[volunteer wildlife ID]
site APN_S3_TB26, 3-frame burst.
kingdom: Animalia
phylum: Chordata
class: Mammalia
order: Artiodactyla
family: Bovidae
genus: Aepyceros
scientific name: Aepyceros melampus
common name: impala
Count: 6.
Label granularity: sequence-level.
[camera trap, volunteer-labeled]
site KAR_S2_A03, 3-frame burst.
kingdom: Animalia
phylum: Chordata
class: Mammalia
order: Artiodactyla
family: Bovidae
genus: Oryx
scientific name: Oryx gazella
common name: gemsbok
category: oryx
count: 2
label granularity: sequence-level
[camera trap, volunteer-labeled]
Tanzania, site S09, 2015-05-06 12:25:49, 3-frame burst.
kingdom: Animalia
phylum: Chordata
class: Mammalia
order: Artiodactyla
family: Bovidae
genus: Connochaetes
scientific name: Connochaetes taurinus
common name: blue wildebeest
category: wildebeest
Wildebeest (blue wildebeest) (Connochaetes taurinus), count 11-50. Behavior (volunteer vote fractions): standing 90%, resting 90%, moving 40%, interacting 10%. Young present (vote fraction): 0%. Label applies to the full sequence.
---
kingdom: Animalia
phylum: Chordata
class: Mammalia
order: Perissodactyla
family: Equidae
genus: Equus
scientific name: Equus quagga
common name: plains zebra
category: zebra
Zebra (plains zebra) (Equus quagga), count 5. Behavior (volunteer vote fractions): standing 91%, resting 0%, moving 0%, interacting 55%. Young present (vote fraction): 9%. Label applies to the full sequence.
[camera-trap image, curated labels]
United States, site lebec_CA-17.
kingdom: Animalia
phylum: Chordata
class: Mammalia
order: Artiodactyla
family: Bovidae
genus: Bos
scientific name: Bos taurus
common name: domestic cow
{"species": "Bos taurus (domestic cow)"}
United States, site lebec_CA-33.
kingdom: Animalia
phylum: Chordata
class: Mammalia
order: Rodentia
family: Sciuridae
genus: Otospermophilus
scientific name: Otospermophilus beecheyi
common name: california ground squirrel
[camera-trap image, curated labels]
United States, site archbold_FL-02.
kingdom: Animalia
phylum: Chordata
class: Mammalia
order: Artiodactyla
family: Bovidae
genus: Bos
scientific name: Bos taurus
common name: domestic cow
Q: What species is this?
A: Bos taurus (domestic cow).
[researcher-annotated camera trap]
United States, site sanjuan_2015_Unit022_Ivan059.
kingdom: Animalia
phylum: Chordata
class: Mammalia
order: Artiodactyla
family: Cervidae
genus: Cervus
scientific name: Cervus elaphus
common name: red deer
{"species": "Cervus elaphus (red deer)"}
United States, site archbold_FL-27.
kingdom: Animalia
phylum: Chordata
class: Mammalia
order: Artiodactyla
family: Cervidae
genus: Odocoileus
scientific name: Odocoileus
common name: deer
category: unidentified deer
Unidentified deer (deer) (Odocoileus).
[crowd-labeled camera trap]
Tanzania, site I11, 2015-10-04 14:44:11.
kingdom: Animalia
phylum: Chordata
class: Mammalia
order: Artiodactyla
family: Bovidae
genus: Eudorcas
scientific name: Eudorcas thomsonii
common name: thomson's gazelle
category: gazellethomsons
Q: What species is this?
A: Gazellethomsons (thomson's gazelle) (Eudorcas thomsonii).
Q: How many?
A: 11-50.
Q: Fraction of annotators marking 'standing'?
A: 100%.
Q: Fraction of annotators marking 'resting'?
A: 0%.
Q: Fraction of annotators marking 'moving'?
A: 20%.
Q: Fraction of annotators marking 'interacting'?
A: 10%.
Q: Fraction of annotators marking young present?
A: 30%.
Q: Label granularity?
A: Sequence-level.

***

Take the line that holds "scientific name: Eudorcas thomsonii" as the first and the last line of the material as the final one. Print that span exactly, both ends included.

▶ _Output for this exercise_:
scientific name: Eudorcas thomsonii
common name: thomson's gazelle
category: gazellethomsons
Q: What species is this?
A: Gazellethomsons (thomson's gazelle) (Eudorcas thomsonii).
Q: How many?
A: 11-50.
Q: Fraction of annotators marking 'standing'?
A: 100%.
Q: Fraction of annotators marking 'resting'?
A: 0%.
Q: Fraction of annotators marking 'moving'?
A: 20%.
Q: Fraction of annotators marking 'interacting'?
A: 10%.
Q: Fraction of annotators marking young present?
A: 30%.
Q: Label granularity?
A: Sequence-level.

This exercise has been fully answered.